Noch vor einem Jahrhundert hätten solche komplizierte Frakturen häufig ein Todesurteil bedeutet, meinen die Forscher. Das gilt umso mehr für die Zeit vor 3.300 Jahren, als zum Teil fragwürdige medizinische Praktiken vorherrschten. Dass am Todestag von Tutanchamun auch ein Streitwagen im Spiel war, sei auch deshalb naheliegend, weil sich im Grab des Königs mehrere in Einzelteile zerlegte Wägen fanden. Auch Darstellungen des jungen Pharaos, der in einem solchen Fahrzeug unterwegs ist, zierten die Wände der Anlage.

Tutanchamun, Knie
Auch eines der Knie Tutanchamuns wies Verletzungen auf, die er sich wahrscheinlich erst kurz vor dem Tod zugezogen hatte.
Foto: Supreme Council of Antiquities

Verräterische Brüche

Was die Brüche selbst betraf, fanden die Forscher einige Besonderheiten: "Die Art der Fraktur, die Tutanchamun erlitt, kommt heute bei Kindern äußerst selten vor", so Brown. Diese komplizierte sogenannte distale juxta-epiphysäre Femurfraktur (vom Rumpf entfernt und nahe der Gelenkszone) spricht in der Regel dafür, dass starke Brems- oder Beschleunigungsvorgänge oder Aufprallereignisse dem Bruch vorausgegangen waren.

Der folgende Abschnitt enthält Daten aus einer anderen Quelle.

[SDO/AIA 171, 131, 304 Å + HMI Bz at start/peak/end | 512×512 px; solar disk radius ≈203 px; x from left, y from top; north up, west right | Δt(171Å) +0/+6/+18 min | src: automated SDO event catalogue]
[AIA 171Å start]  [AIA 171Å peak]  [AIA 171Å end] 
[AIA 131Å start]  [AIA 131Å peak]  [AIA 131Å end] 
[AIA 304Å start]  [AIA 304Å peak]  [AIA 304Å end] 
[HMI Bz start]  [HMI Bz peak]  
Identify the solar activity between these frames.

"Derartige offene Frakturen können auch bei Stürzen aus großer Höhe auftreten, aber hier weisen die Umstände eher auf einen Wagenunfall hin", meint Van As. "Die Verletzungen können daher sehr wohl davon herrühren, dass Tutanchamun von seinem Streitwagen fiel. Während des Sturzes erlitt der junge Pharao mehrere Verletzungen, einen komplizierten Oberschenkelbruch und möglicherweise auch ein stumpfes Trauma des Brustkorbes." Die Folgen dieses Unfalls haben letztlich zum Tod von Tutanchamun geführt, so die Wissenschafter.

Drink and drive?

Die Hintergründe dieses Unglücks werden sich wohl nicht mehr klären lassen, und das liegt nicht zuletzt an der Revolution, die Tutanchamuns Vorgänger ausgelöst haben: Sein Vater Amenophis IV. änderte seinen Namen in Echnaton und erhob den Sonnengott Aton zum Reichsgott. Die Nachfolger freilich hielten davon nichts, nahmen wieder alles zurück und wollten diesen Teil ihrer Geschichte der Vergessenheit anheim fallen lassen. Dabei tilgten sie Echnaton, Tutanchamun, Semenchkare und Eje aus den Überlieferungen und Königslisten.

Und einen Punkt sollte man bei den Spekulationen um Tutanchamuns Tod nicht gänzlich außer Acht lassen: Das Grab des jugendlichen Herrschers war voller Alkohol. Die Archäologen bargen aus der Kammer eine große Menge von Gefäßen, die einst Wein enthalten hatten. Zwar sollte man daraus keine voreiligen Schlüsse ziehen, aber es wäre nicht der erste tödliche Unfall eines Teenagers, der mit Alkohol im Blut das Steuer übernommen hatte. (tberg, 16.11.2023)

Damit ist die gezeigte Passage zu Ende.